▶ Text section:
Through extensive experimentation, we evaluated three variations of LBP-CycleGAN:
Model 1: LBP-CycleGAN with a self-attention mechanism in the generator and discriminator.
Model 2: LBP-CycleGAN with a self-attention mechanism in the discriminator only.
Model 3: LBP-CycleGAN without a self-attention mechanism.
Our findings demonstrate that Model 3 (LBP-CycleGAN without a self-attention mechanism) outperforms the other variations, achieving the best balance between image realism, structural consistency, and computational efficiency. The results indicate that self-attention does not always enhance traditional CycleGAN [
1] performance, particularly in texture-sensitive transformations. Additionally, while the LBP improves fine-texture representation, it can slightly degrade color consistency, suggesting the need for future enhancements in color-preserving feature extraction.
Moreover, when compared to diffusion models, such as Denoising Diffusion Probabilistic Models (DDPMs) [
2] and Latent Diffusion Models (LDMs) [
3], LBP-CycleGAN offers a more efficient and practical solution for real-time applications. While diffusion models generate highly realistic and globally consistent images, they require substantially longer inference times, making them less suitable for real-time autonomous driving. Additionally, diffusion models often over-smooth fine details, which can be a limitation in night-time driving scenarios where precise road markings and object boundaries are critical. In contrast, LBP-CycleGAN without self-attention preserves sharper textures, clearer road lines, and finer object details, making it a more reliable choice for safety-critical applications.

▶ Excerpted data:
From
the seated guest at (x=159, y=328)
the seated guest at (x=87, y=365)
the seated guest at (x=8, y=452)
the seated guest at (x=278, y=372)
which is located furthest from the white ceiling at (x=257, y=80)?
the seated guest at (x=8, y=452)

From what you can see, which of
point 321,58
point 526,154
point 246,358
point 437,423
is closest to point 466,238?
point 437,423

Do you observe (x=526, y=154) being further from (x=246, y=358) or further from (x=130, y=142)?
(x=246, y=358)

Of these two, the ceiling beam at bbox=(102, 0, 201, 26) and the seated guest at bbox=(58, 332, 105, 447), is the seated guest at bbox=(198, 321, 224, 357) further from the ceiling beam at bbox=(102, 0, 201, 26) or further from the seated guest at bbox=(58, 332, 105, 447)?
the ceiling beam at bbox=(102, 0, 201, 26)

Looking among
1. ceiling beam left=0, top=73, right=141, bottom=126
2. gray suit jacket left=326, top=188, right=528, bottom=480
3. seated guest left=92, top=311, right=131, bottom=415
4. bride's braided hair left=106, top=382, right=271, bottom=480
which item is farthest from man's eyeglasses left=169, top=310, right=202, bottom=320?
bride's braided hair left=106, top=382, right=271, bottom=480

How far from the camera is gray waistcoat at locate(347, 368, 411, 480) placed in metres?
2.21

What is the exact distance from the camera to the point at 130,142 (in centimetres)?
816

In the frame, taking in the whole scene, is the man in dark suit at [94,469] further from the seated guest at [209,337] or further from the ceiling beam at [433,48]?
...
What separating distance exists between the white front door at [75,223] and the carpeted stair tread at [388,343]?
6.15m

▶ Task 1:
Answer these questions from the LBP-CycleGAN text:
(a) Which of the three model variations performs best?
(b) What can the LBP slightly degrade?
(c) What do diffusion models require that makes them less suitable for real-time autonomous driving?
▶ Task 2:
In the LBP-CycleGAN text, substitute "critic" for "discriminator" and write out the passage from "Through extensive experimentation, we" to "color-preserving feature extraction.".
▶ Task 3:
According to the LBP-CycleGAN text, why is the over-smoothing of fine details by diffusion models a limitation in night-time driving? Answer in one to three sentences.
The rows are separate material and have no connection to the LBP-CycleGAN text.

▶ Solution 1:
(a) Model 3, LBP-CycleGAN without a self-attention mechanism.
(b) Color consistency.
(c) Substantially longer inference times.

▶ Solution 2:
Through extensive experimentation, we evaluated three variations of LBP-CycleGAN:
Model 1: LBP-CycleGAN with a self-attention mechanism in the generator and critic.
Model 2: LBP-CycleGAN with a self-attention mechanism in the critic only.
Model 3: LBP-CycleGAN without a self-attention mechanism.
Our findings demonstrate that Model 3 (LBP-CycleGAN without a self-attention mechanism) outperforms the other variations, achieving the best balance between image realism, structural consistency, and computational efficiency. The results indicate that self-attention does not always enhance traditional CycleGAN [
1] performance, particularly in texture-sensitive transformations. Additionally, while the LBP improves fine-texture representation, it can slightly degrade color consistency, suggesting the need for future enhancements in color-preserving feature extraction.

▶ Solution 3:
Precise road markings and object boundaries are critical in night-time driving scenarios. Diffusion models often over-smooth fine details, so they can lose exactly these features.